** Opening Text block block **
What is Energy?What is the Quality of Energy? The latent ability to carry out an objective. Energy has at least two characteristics associated with it, (a) the amount (of Energy in SI units of Joules, J) and (b) the quality of energy, a more relative measure inferred by calculating the loss of potential following an energy-use process (units of Joules per Kelvin. per mol/m3, i.e., J/K.molar density). Units: Electricity (more correctly, Electric Energy) is priced by the KWhr of energy use, whereas Gas Energy (Fuel Energy) is priced by the number of Therms generated during use. Note that 1kJ (KiloJoule) = 0.9485 BTU=0.0002778 kWhr (kilowatt hour). One Million BTU (MBTU) = 10.002 Therm [US]. And 10 Therm [U.S.] = 293.0 kilowatt hour. More.…..
What happens when we combust fuels for energy production? The following table shows the pounds of CO2 emitted per million BTU (~1.05 Million KJ) of energy from various fuels when combusted. Assuming that a US household consumes energy at the average rate of about 2 KW (~7000 BTU/hr) across a day, a Million BTU or KJ number is the approximate equivalent of about 100 lbs. of CO2 emission per week per US household if the energy was produced by combustion (e.g., from natural gas, gasoline or oil). We have not considered the use of automobiles use in daily energy use.
** Closing Text block block **
** Opening Dataset excerpts block **
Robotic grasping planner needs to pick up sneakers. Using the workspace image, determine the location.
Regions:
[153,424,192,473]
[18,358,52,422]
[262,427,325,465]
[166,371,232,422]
** Closing Dataset excerpts block **
**What to work on**
1 – Condense the paragraph of the energy text that begins "What happens when we combust fuels" into a short bulleted list that keeps its main facts.
2 – Carry on the energy text from its final sentence.

**Per-task outputs**
1 –
- Combusting fuels for energy produces CO2. A table gives the pounds of CO2 emitted per million BTU (~1.05 million kJ) for various fuels.
- An average US household is assumed to use energy at about 2 kW (~7000 BTU/hr) across a day.
- On that basis, the per-million-BTU figure roughly equals the pounds of CO2 emitted per US household per week, about 100 lbs., if the energy comes from combustion such as natural gas, gasoline or oil.
- Automobile use is not counted in daily energy use.

2 –
How much CO2 do humans produce when breathing? The average human exhales about 2-3 pounds of carbon dioxide (humans activity averages at about 100 Watts or 0.36 BTU/hr)) on an average day (about 15- 20 lbs a week). The exact quantity depends on the activity level (higher activity, more CO2 exhaled). The amount of carbon a human breathes out is almost equal to the amount of carbon a human takes in (from food) minus the amount of carbon that contributes to the person’s body mass. Thus the amount of CO2 humans exhale is roughly balanced by the amount absorbed by plants and other photosynthesis-type reactions. However, note that the human population is approximately 7.5 Billion people. Thus preserving forests and using renewable sources for energy, and not using combustion as an energy source during use is essential. What is the greenhouse effect?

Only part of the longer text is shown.